As part of the roll-out of the NHS Genomic Medicine Service, more than 1,000 children and babies in intensive care every year will benefit. Previously, these patients would have had to endure vigorous testing and severely delayed results. This revolutionary service aims to reduce this issue by providing quick, efficient and accurate testing to these young patients.
At the summit, Amanda Pritchard announced NHS England's new strategy to accelerate genomics in the NHS. The NHS has set four main priorities within its strategy:
Embedding Genomics in the NHS, Through a World-Leading, Innovative Service Model
The NHS plans to embed the genomics service within the NHS so that they can evolve together. The co-creation of services and infrastructure, and development of the workforce, will help ensure the Service does not stand still. The NHS will focus on:
- Co-creating services, infrastructure and an operating model with patients and the public.
- Developing a sustainable infrastructure across testing, clinical services and research and innovation.
- Building greater clinical and professional leadership and developing the capacity and capability of the workforce.
- Developing national and international collaborations and partnerships.
Delivering Equitable Genomic Testing for Improved Prediction, Prevention, Diagnosis and Precision Medicine
Genomics can help patients, who are at a high risk of developing certain serious conditions, such as cancer, because of family history, to obtain early and precise diagnosis and access the correct treatment, medicine and support. This should help reduce the risk of the condition having more serious health impacts in the future. It can also help in situations of rare diseases where diagnosis is often delayed and symptoms remain harder to detect. NHS England plans to systematically introduce genomic testing and drive the use of precision treatment. The NHS will:
- systematically introduce new clinical indications for genomic testing and embedding comprehensive genomic testing within end-to-end clinical pathways
- drive the use of precision treatments and optimising the use of medicines through genomics
- enable the rapid evaluation and adoption of affordable, efficient, and innovative genomic technologies
Enabling Genomics to Be at the Forefront of the Data and Digital Revolution
The NHS understands the importance of using the data obtained through the Genomics Medicine Service efficiently and effectively. In order for genomics medicine to accurately diagnose and predict future potential health complications, the data that is collected must be used to improve diagnosis and access to precision medicine, and improve patient care overall. The NHS will support this by:
- developing an interoperable informatic and data infrastructure that enables the NHS to use and share genomic data appropriately to improve patient care
- putting the NHS at the forefront of using genomic data alongside other health data to drive health improvements for individuals and populations
- enabling the NHS to use cutting-edge analytical tools and up to date variant databases to maximise diagnosis, access to precision medicine and efficiency
Evolving the Service Through Cutting-Edge Science, Research and Innovation
The NHS has identified that genomic research has the ability to advance scientific progress in diagnostic discovery, translational research and the development of new precision treatments. The NHS will support patients within the service to make informed choices regarding the health data collected, and empower those tested to take preventative action following risk-based predictions. The NHS will provide support by:
- enabling patients to make informed choices regarding the use of their data for research and innovation
- enriching existing and developing new NHS GMS relationships to support innovation and the generation of evidence for adoption and improvements in health and care
- ensuring ongoing alignment with clinical trials and national life sciences projects and supporting the growth of life sciences in the UK
What Does this Mean for the Pharmaceuticals and Life Sciences Industry?
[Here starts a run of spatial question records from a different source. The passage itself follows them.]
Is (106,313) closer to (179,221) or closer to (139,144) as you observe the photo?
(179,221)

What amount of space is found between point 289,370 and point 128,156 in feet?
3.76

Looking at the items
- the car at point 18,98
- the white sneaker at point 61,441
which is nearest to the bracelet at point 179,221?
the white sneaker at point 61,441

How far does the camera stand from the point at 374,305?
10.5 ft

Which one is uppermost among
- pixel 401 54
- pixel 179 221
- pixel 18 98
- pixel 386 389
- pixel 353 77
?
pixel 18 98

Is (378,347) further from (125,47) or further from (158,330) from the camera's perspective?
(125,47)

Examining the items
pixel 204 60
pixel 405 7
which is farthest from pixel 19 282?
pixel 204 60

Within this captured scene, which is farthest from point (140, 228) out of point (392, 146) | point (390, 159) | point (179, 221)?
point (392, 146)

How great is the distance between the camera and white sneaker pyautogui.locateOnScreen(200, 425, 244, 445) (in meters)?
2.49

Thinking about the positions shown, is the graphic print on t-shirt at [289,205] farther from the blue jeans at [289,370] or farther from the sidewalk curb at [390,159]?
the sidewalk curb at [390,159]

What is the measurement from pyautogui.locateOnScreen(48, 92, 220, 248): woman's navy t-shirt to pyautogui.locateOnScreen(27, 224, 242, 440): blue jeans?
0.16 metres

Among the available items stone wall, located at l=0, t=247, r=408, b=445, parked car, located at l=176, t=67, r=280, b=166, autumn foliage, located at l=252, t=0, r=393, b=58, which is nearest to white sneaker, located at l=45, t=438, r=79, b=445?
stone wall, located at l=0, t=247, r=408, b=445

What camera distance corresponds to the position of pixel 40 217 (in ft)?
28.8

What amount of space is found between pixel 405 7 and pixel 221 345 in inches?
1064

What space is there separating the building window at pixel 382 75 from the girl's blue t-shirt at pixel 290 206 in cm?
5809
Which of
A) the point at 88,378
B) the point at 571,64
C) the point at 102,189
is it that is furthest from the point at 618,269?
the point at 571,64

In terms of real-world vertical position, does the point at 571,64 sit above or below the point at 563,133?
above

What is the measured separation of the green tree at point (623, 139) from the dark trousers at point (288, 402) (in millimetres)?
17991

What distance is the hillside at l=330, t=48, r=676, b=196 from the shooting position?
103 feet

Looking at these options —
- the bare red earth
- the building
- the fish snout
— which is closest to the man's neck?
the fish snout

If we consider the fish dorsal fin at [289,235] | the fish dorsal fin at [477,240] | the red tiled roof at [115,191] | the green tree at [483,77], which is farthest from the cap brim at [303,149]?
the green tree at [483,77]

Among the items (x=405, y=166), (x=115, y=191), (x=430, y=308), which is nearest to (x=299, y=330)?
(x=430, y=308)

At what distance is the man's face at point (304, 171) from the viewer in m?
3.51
Despite the last two challenging years of COVID-19, the UK remains ahead of the game on genomics. The new NHS Genomics Strategy and the rollout of the Genomics Medicine Service builds on previous Government plans to take a lead in this area. This provides real potential for genomics to offer greater understanding into how our genetic makeup impacts our health. The data obtained through the innovative genomics testing will enable patients to be treated quicker and better, and for those at risk of developing life-threatening and serious conditions and diseases there is hope to try and prevent their health from deteriorating in the future. 'Prevention over cure' remains at the forefront of the NHS strategy and VWV is excited to see how the UK's unique health system continues to develop and evolve and provide an environment to not only treat people better but also provide more data for research.